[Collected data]
----
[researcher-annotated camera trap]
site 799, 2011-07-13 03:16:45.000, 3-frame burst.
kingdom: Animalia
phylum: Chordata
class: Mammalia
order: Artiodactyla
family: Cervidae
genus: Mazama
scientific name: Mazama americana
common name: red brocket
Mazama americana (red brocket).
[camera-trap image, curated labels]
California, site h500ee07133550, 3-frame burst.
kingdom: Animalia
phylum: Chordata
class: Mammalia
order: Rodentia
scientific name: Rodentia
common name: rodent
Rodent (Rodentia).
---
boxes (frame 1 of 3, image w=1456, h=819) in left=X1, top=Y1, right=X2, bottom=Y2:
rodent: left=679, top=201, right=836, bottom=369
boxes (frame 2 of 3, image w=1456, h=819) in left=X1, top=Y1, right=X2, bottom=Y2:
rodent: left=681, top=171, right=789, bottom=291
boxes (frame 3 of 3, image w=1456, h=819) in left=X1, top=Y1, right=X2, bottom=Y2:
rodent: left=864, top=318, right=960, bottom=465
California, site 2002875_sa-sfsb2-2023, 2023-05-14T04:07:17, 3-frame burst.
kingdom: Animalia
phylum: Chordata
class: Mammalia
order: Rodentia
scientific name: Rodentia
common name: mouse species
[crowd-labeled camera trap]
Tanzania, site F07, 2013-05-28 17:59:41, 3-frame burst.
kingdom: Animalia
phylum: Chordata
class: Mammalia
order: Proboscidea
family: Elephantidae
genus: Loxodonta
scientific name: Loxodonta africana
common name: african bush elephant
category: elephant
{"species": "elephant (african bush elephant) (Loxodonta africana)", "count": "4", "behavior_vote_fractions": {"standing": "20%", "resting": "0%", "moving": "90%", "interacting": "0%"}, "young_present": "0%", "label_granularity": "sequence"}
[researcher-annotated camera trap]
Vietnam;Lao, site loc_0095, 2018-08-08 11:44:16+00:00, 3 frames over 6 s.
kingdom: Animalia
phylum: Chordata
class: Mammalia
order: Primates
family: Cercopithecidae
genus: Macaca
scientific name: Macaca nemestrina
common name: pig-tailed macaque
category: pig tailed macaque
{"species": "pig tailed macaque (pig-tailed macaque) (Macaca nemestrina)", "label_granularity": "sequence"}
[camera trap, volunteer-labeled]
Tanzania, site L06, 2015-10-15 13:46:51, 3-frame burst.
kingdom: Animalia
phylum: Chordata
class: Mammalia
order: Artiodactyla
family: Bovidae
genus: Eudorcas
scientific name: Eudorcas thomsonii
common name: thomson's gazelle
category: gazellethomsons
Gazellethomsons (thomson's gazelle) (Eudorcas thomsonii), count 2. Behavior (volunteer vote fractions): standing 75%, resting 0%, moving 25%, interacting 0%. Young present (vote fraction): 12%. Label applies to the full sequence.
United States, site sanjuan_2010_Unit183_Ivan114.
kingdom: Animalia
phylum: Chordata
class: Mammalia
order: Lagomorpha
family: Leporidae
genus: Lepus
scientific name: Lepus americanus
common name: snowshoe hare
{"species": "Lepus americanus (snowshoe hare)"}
----
Aim of the task: Copy, exactly and only, the lines above that begin with the one containing "Tanzania, site F07, 2013-05-28" and finish with the one containing "category: elephant".

Exercise result:
Tanzania, site F07, 2013-05-28 17:59:41, 3-frame burst.
kingdom: Animalia
phylum: Chordata
class: Mammalia
order: Proboscidea
family: Elephantidae
genus: Loxodonta
scientific name: Loxodonta africana
common name: african bush elephant
category: elephant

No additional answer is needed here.